When IDOL Server stops, it stores any corrections that it has made in a human-readable file. This file allows it to rapidly perform the same correction at a later stage, and allows you to add further corrections.
For example, consider the following query:
action=Query&Text=san+fransisco&SpellCheck=True
For this query, the server offers the obvious correction, and also shows the full queryText complete with correction. After you stop IDOL temporarily (using the Stop
action, or by stopping the service), the server creates a file in the main
subdirectory of the Content component, called prx.db
, with the following contents:
<?xml version="1.0" encoding="UTF-8" ?> <PROXIMALS> <PROXIMAL ORIG="FRANSISCO" CORRECT="Francisco" /> </PROXIMALS>
You can add any further corrections to this file, and amend any existing ones. Then restart the server.

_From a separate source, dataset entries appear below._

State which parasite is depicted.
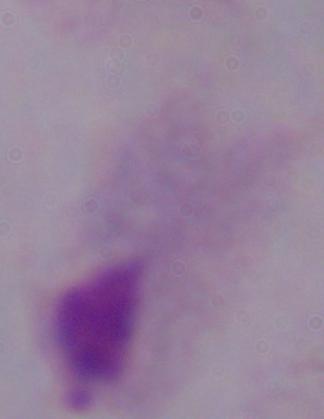
A trichomonad.

Summary:
  - Modality: micrograph
  - Magnification: 1000x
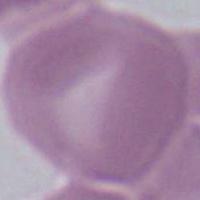

Summary:
  - Modality: micrograph
  - Identification: erythrocyte
  - Magnification: 1000x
Evaluate for Plasmodium parasites.
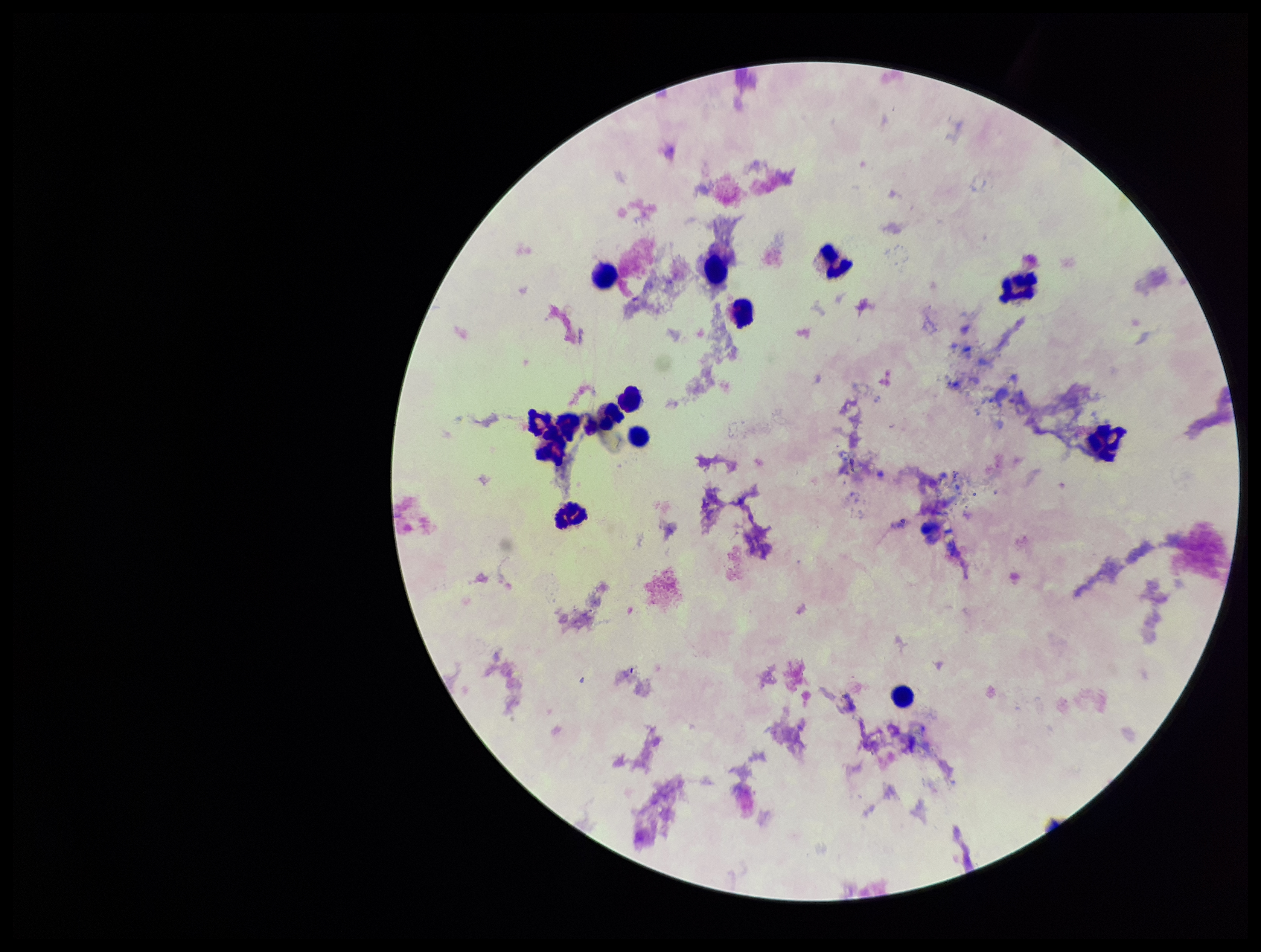

None seen.

Giemsa stain. Leukocyte count: 13. Photographed through the microscope eyepiece with a smartphone camera. Image is 1261×952 pixels. Patient malaria status: negative. Parasite count: 0. One field from this slide. Preparation: thick blood smear.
Identify the cell.
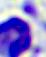

A leukocyte.

modality: photomicrograph
magnification: 400x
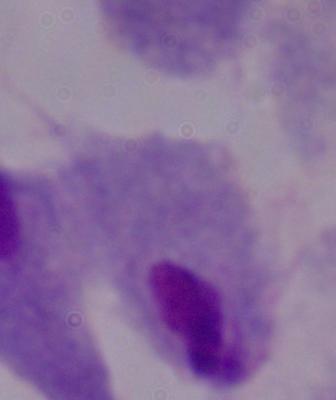

Summary:
  - Magnification: 1000x
  - Identification: trichomonad
  - Modality: photomicrograph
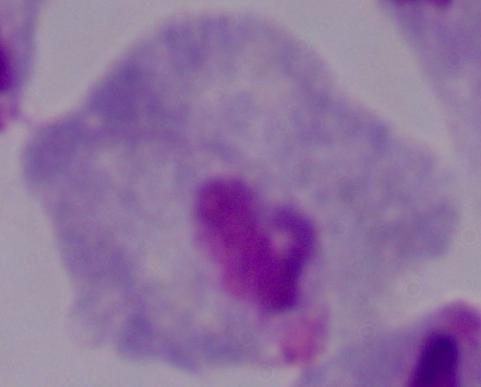
{
  "magnification": "1000x",
  "identification": "trichomonad",
  "modality": "micrograph"
}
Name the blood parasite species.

Ensure that the modified file is still valid XML, or IDOL Server cannot read your changes.
The usual practice is to insert a list of common misspellings into this file to aid the process.
To specify a word that must not be corrected in query text, simply add the term to the prx.db
file without the CORRECT
attribute. For example:
<PROXIMAL ORIG="TELEFONE" />
There are several configuration parameters that affect the spelling correction operation, all in the [Server]
section.
SpellCheckIncorrectMaxDocOccs
(default=0)
The maximum number of documents in IDOL Server in which a term can occur before IDOL Server treats it as a correct term and does not attempt to find a spelling correction for it.
SpellCheckCorrectMinDocOccs
(default=5)
The minimum number of documents in IDOL Server in which a term can occur and still appear as a spelling correction for another term.
SpellCheckMaxCheckTerms
(default=0)
The maximum number of terms that a query can contain and still have spelling corrections suggested for the terms. A value of 0
means that there is no limit.
|